### TEXT SECTION

───

However, nature has a remarkable power for righting herself, and it is only under an accumulation of unfortunate circumstances that there appears a neurosis, which is nothing more than a functioning of certain parts of the personality with all the rest dissociated. We shall later inquire more fully into the causes that lead up to such a result and shall find that the mechanisms involved are these processes of organization and disorganization by which mind is wont to group together or separate the various elements within its borders.
Gathering up our impressions, we find a number of outstanding qualities which we may summarize in the following way:
The Subconscious is:
1 Vast yet Explorable
The fraction that could accurately show the relation of the conscious to the unconscious part of ourselves would have such a small numerator and such a huge denominator that we might well wonder where consciousness came in at all. Some one has likened the subconscious to the great far-reaching depths of the Mammoth Cave, and consciousness to the tiny, flickering lamp which we carry to light our way in the darkness. However, ever the subconscious mind is becoming explorable, and it may be that science is giving the tiny lamp the revealing power of a great searchlight.
[Footnote 26: “The entire active life of the individual may be represented by a fraction, the numerator of which is any particular moment, the denominator is the rich inheritance of the past.”—Jelliffe: “The Technique of Psychoanalysis,” Psychoanalytic Review, Vol. III, No. 2, p. 164.]
2 Ancient yet Modern
The lowest layers of the subconscious, represented by the instincts, are as old as life itself, with their lineage reaching back in direct and unbroken line to the first living things on the ooze of the ocean floor. The higher strata are more modern, full, and accurate records of our own lifetime, beginning with our first cry and ending with to-day’s thoughts.

───

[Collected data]
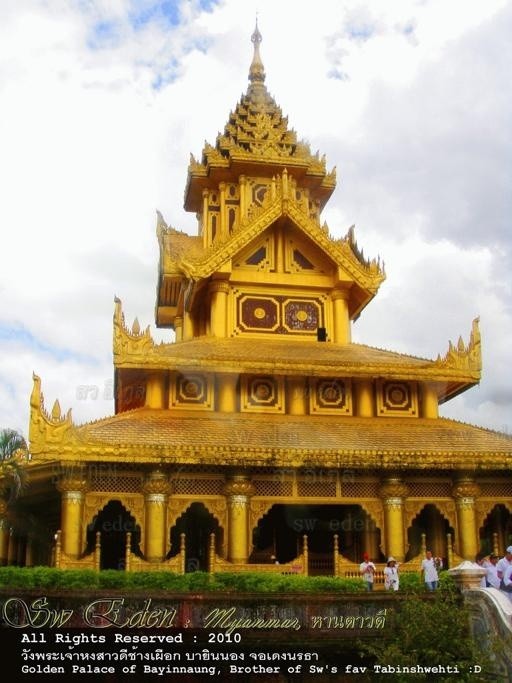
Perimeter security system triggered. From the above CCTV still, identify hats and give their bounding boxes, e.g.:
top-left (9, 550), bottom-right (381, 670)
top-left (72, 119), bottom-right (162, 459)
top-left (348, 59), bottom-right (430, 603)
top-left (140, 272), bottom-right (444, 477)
top-left (506, 546), bottom-right (512, 552)
top-left (387, 556), bottom-right (397, 563)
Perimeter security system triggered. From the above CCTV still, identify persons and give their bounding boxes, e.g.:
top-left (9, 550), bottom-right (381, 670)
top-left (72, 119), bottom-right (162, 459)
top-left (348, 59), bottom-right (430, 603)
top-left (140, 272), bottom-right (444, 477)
top-left (476, 546), bottom-right (512, 604)
top-left (420, 550), bottom-right (442, 592)
top-left (270, 554), bottom-right (280, 564)
top-left (383, 556), bottom-right (400, 592)
top-left (359, 551), bottom-right (377, 591)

───

### EXPLORE THE MATERIAL
• 1. Answer these from the passage on the subconscious:
(a) According to the passage, what is a neurosis?
(b) What has the subconscious been likened to, and what has consciousness been likened to?
(c) What represents the lowest layers of the subconscious?
• 2. Reproduce the part of the passage on the subconscious starting at "Gathering up our" and ending at "a great searchlight.".

### RESULTS OF THE TASKS
• 1.
(a) A functioning of certain parts of the personality with all the rest dissociated.
(b) The subconscious has been likened to the great far-reaching depths of the Mammoth Cave, and consciousness to the tiny, flickering lamp carried to light the way in the darkness.
(c) The instincts.

• 2.
Gathering up our impressions, we find a number of outstanding qualities which we may summarize in the following way:
The Subconscious is:
1 Vast yet Explorable
The fraction that could accurately show the relation of the conscious to the unconscious part of ourselves would have such a small numerator and such a huge denominator that we might well wonder where consciousness came in at all. Some one has likened the subconscious to the great far-reaching depths of the Mammoth Cave, and consciousness to the tiny, flickering lamp which we carry to light our way in the darkness. However, ever the subconscious mind is becoming explorable, and it may be that science is giving the tiny lamp the revealing power of a great searchlight.